I felt sorry for the eight-year old as he wasn’t being rude; he had in fact interjected just at a pause in our conversation the way a polite adult would have. His father who clearly grew up in the ‘children should be seen not heard’ tradition, probably felt it reflected badly on him to have his child join in on an adult conversation.
The interaction showed how our stereotypes about ageing work on both ends of life and may be just as destructive to the very young as it is to the very old.
Changing age stereotypes
Old people may not be losing capacities so much because of ageing but because of our narratives about ageing. These narratives guide our expectations and beliefs about the aged and from these come structures like retirement, old age homes etc., that cause the elderly to conform to our expectations. In other words, old people lose capacities sooner than they would because we set up structures, attitudes and beliefs that cause them to.
Similarly our ideas and beliefs about how children are, cause them to behave in ways that affirm our beliefs. Said another way, maybe children behave like children because we treat them that way, and maybe much of the immature childish behaviour we see among so many adults is because they learned to react this way as kids.
Turtle dude was right
We think the best way to prepare children for adulthood is through heavy restrictions, enforcement and spoon-feeding only what we think they can handle.
Perhaps it’s the opposite.
Perhaps the best way to prepare children for adulthood is to treat them more like adults i.e. light restrictions, consequence not enforcement, and trusting they will rise to the challenge. That’s what “Crush” the turtle dude was trying to tell Nemo’s father in “Finding Nemo.” (it’s at the end of the clip.)
It may be that we’ve been limiting our children’s potential with artificial boundaries that were all about tradition (this is how it’s done and don’t question it) and not about facilitating a child’s growth and development.

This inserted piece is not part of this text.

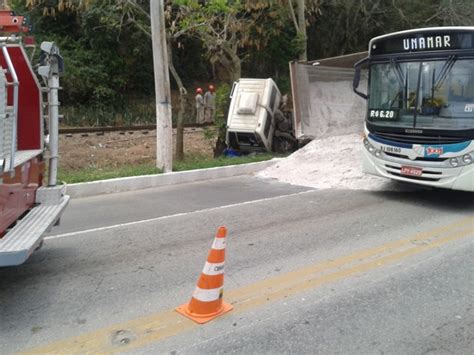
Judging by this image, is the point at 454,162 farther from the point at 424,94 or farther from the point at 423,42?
the point at 423,42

Precocious kids may just be the new normal
The father’s interaction with his eight-year old son reminded me of two very impressive TED talks by Logan Laplante and Adora Svitak who were 13 and 12 respectively at the time they gave their talks. Adora poked fun at the childish behaviour of adults, while giving great examples of what kids can accomplish. You can watch both videos below.
I’ll bet money that neither of them were ever admonished not to join adult conversations.

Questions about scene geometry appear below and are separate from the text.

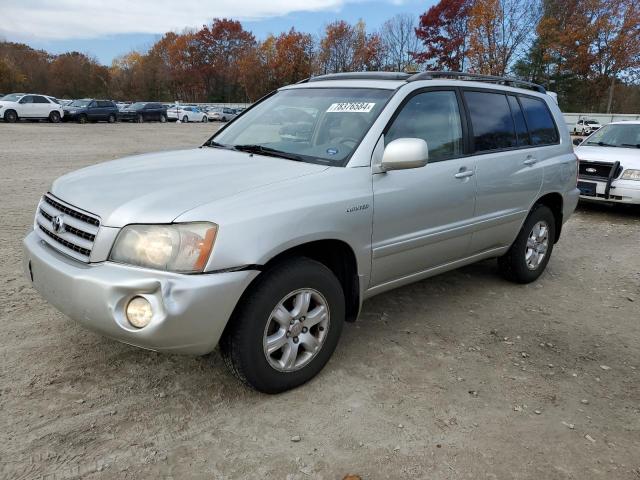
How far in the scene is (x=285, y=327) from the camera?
2900mm

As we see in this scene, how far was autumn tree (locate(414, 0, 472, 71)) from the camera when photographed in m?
55.7

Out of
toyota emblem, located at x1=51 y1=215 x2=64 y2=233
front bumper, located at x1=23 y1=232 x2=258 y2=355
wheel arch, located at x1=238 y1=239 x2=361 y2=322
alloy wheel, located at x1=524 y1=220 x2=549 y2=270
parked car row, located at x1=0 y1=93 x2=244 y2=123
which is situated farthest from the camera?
parked car row, located at x1=0 y1=93 x2=244 y2=123

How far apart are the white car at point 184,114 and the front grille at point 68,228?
41092mm

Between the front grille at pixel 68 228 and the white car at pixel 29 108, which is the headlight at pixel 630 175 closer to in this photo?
the front grille at pixel 68 228

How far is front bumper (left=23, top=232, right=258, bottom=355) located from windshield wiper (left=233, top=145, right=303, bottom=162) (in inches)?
40.7

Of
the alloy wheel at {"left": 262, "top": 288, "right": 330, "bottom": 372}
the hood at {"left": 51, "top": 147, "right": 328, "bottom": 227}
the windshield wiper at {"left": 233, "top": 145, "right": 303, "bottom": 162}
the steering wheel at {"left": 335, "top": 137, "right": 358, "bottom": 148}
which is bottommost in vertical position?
the alloy wheel at {"left": 262, "top": 288, "right": 330, "bottom": 372}

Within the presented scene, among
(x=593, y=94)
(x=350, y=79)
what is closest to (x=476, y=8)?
(x=593, y=94)

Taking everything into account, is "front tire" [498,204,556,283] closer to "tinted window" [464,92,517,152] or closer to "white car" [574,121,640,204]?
"tinted window" [464,92,517,152]

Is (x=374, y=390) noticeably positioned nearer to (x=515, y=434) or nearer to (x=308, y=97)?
(x=515, y=434)

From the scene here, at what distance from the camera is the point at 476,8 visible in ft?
147

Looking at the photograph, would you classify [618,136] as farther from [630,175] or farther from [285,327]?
[285,327]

TV sitcoms have been exploiting the cute maturity of precocious kids like Gary Coleman (Different Strokes) and Rico Rodriquez (Modern Family) but maybe their adult behaviour and mannerisms are more normal than we realize.
And they’d grow up to be mature adults
Which brings me to the headline of this post. Why do adults fight, gossip, bully, and kick each other’s sand castles? Why do we persist in using reward and punishment (like money and prison time) to guide or punish behaviour?

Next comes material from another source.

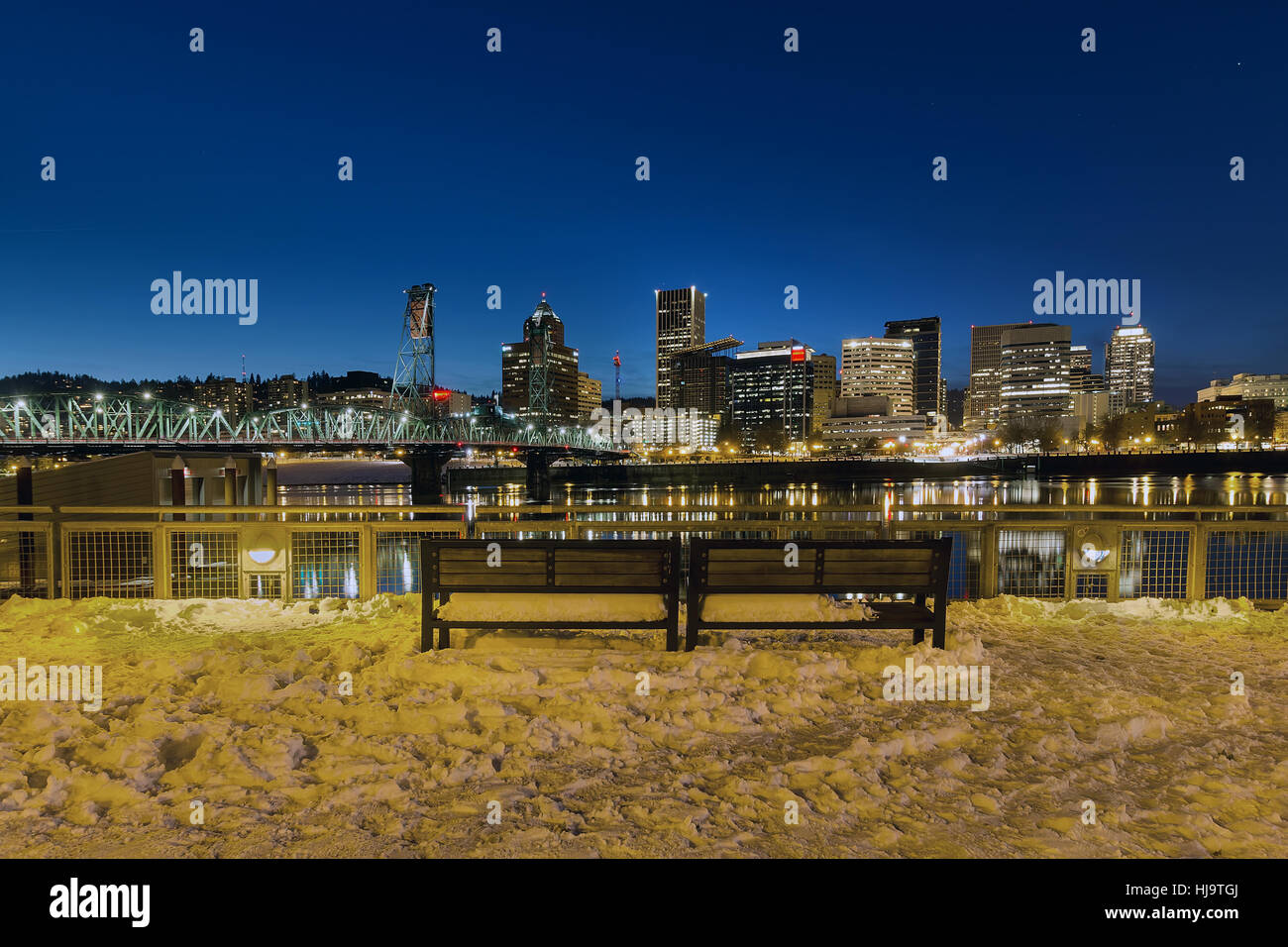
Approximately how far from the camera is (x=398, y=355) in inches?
4338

Probably because that’s how we were brought up as children. Our emotional memory triggers childlike reactions to situations that exacerbate these same unwanted situations and trap us in cycles of unkindness, defensiveness and vengeance.
Perhaps much of the ‘childish’ behaviour Adora talks about in the video below exists because we’ve treated children with a lack of respect and trust. Abolishing corporal punishment was a good first step but maybe it’s only that—a first step. Perhaps we ought to take the logical next step and start treating these little people as practising adults.